Anyway, so we have Safari attempting to, in my view, add its own specification to CSS. Turns out I’m wrong. The @font-face selector is actually a part of the CSS3 spec. However, CSS3 is not fully “approved” even though it is supported. I’m not really sure how that works, but I’d really like to see some definite approval before we see support.
So I guess @font-face is all good. Soon we’ll be seeing websites in font other than Arial, Verdana, Tahoma, Trebuchet MS, Georgia, Times, and fantasy? Almost.

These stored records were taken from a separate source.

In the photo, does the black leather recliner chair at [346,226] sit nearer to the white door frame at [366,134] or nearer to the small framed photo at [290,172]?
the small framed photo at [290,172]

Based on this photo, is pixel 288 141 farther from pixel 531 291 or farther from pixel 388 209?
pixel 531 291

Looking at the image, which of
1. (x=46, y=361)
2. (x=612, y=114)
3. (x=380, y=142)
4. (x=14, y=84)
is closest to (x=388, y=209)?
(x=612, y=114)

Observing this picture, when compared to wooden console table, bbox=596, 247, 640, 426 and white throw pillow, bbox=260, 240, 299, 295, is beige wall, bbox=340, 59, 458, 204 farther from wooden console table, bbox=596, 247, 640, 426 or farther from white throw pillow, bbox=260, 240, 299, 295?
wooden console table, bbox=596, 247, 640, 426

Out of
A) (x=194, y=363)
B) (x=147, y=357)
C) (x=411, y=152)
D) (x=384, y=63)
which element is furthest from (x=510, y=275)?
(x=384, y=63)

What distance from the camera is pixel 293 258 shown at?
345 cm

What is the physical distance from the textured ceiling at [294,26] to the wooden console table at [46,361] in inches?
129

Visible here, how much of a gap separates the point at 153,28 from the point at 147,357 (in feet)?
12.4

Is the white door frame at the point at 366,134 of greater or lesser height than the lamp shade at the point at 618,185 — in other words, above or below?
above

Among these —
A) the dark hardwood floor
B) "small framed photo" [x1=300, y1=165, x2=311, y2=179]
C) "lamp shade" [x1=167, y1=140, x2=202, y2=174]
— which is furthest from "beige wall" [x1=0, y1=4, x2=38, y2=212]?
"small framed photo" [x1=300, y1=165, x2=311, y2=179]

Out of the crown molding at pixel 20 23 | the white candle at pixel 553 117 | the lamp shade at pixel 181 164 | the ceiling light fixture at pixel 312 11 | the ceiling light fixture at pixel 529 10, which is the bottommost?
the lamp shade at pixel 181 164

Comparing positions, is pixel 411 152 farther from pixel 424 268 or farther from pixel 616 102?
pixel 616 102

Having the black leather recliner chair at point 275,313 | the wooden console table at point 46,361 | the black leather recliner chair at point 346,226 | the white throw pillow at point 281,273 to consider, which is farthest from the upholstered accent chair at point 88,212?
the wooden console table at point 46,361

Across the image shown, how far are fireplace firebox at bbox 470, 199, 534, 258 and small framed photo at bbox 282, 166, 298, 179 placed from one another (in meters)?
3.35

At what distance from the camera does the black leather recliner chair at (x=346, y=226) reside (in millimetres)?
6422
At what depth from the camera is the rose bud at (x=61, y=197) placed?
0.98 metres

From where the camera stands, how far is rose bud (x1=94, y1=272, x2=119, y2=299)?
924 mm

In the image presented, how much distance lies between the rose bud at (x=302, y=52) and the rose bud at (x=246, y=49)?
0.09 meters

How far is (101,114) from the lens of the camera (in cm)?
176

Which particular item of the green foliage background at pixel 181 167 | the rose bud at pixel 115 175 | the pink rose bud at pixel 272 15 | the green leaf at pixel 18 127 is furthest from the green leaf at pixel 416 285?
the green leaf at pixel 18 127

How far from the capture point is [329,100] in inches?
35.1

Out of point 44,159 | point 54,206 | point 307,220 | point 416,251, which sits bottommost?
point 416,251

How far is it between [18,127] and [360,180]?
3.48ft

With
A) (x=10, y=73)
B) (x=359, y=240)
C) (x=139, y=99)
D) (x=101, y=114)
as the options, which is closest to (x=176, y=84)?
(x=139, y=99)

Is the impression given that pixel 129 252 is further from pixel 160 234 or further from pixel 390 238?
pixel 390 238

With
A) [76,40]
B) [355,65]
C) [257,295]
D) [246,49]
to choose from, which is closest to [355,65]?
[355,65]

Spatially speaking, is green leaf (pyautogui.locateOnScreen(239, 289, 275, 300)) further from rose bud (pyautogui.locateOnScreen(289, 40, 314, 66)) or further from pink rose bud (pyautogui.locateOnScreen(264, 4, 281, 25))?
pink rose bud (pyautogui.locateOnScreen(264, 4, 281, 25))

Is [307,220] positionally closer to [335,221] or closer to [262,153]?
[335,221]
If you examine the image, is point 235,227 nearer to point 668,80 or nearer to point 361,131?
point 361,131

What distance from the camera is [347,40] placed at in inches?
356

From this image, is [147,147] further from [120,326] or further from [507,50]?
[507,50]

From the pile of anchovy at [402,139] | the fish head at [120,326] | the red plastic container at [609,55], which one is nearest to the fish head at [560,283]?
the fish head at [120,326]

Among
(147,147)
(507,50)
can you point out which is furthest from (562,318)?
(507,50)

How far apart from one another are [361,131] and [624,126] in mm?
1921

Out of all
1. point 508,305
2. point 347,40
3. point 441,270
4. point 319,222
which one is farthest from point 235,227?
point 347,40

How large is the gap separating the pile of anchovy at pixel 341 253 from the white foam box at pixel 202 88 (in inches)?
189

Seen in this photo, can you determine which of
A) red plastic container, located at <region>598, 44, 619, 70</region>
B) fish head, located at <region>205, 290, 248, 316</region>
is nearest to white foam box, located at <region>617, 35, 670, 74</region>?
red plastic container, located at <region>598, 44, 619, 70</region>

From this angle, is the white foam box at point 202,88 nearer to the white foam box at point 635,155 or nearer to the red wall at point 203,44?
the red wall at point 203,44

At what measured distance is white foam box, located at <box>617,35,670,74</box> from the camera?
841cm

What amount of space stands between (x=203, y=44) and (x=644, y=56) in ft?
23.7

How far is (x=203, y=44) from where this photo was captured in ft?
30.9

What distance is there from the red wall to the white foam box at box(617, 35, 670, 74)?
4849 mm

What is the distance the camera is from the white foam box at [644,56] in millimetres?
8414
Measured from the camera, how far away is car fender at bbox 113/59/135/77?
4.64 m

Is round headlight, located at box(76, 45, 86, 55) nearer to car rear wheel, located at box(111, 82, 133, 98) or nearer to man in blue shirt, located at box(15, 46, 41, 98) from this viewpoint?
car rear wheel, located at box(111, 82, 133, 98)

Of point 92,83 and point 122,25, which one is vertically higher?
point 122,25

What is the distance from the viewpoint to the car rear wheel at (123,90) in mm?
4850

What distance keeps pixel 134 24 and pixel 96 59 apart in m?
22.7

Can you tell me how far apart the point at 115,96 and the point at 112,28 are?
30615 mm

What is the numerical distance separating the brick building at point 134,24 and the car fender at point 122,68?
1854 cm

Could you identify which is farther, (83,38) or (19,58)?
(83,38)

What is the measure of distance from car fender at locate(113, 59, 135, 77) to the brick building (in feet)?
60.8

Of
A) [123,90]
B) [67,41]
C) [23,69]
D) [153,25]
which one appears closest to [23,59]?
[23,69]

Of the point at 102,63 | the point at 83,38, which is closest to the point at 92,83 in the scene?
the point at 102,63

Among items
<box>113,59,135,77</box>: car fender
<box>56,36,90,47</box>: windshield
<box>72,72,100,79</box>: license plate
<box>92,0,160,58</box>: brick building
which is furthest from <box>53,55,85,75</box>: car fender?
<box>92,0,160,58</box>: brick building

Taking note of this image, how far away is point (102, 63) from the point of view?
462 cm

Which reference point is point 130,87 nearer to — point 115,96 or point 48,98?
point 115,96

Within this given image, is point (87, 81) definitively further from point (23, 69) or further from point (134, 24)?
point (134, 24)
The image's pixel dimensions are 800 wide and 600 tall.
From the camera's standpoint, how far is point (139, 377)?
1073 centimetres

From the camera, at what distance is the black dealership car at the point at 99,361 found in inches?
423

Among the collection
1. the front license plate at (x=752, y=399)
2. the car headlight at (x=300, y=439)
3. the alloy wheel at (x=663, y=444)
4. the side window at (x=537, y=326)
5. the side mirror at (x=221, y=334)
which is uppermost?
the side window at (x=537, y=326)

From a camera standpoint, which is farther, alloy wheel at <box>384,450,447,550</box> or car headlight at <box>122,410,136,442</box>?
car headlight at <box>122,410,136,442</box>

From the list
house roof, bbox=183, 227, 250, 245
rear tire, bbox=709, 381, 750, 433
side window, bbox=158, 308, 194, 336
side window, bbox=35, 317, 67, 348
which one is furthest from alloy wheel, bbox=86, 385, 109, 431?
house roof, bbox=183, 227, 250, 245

Turns out you have to host the font files on your server, in a readable directory, so you can’t put up commercial fonts because all users will have to do is read your CSS (thanks Firebug!) and navigate to the font file and download it. Not good. So we are stuck with Open Type fonts. Which can be good, and are getting better, but they’re no Din.
But wait there’s more! You can load other fonts with this handy little tool known as sFIR. sFIR is awesome because it replaces your headings with Flash files that have the font’s embedded. It gracefully degrades (if someone doesn’t have Flash, they get the heading in your default font style). It also has limitations. sFIR is no intended to be used for mainbody text, only small chunks, like headings. And the person needs Flash (who doesn’t have it now-a-days?).
For more on @font-face and how it works, check out this @font-font explanation.
March 24, 2008 9:10 am
I recently bought a new car, and because of this, I get a lot of mail. Lots of companies want my opinion on 30,000 different aspects of the car, as if my opinion was actually worth something. Sadly, I just don’t have enough time to give to these companies. One of them was nice enough to include a fresh dollar bill in the envelope, which was enough for me to actually look at all 40 pages of questions it had before I trashed it.
Anyway, one company sent me some information on how Volkswagon, I got a GTI, is supporting their movement to reduce carbon emissions. They are called Carbon Fund. Very interesting stuff. But what was more interesting was their logo, which looks a lot like the logo of a certain presidential candidate. I assume, since Carbon Fund as been around since ’03, that their logo came first. Here they are, in all their glory:
I am not a designer, but I do work with designers, and I know that they get inspiration from various places. Both of these are aiming at an awakening, to show that something is on the rise, but its not going to happen with just logos and good intentions.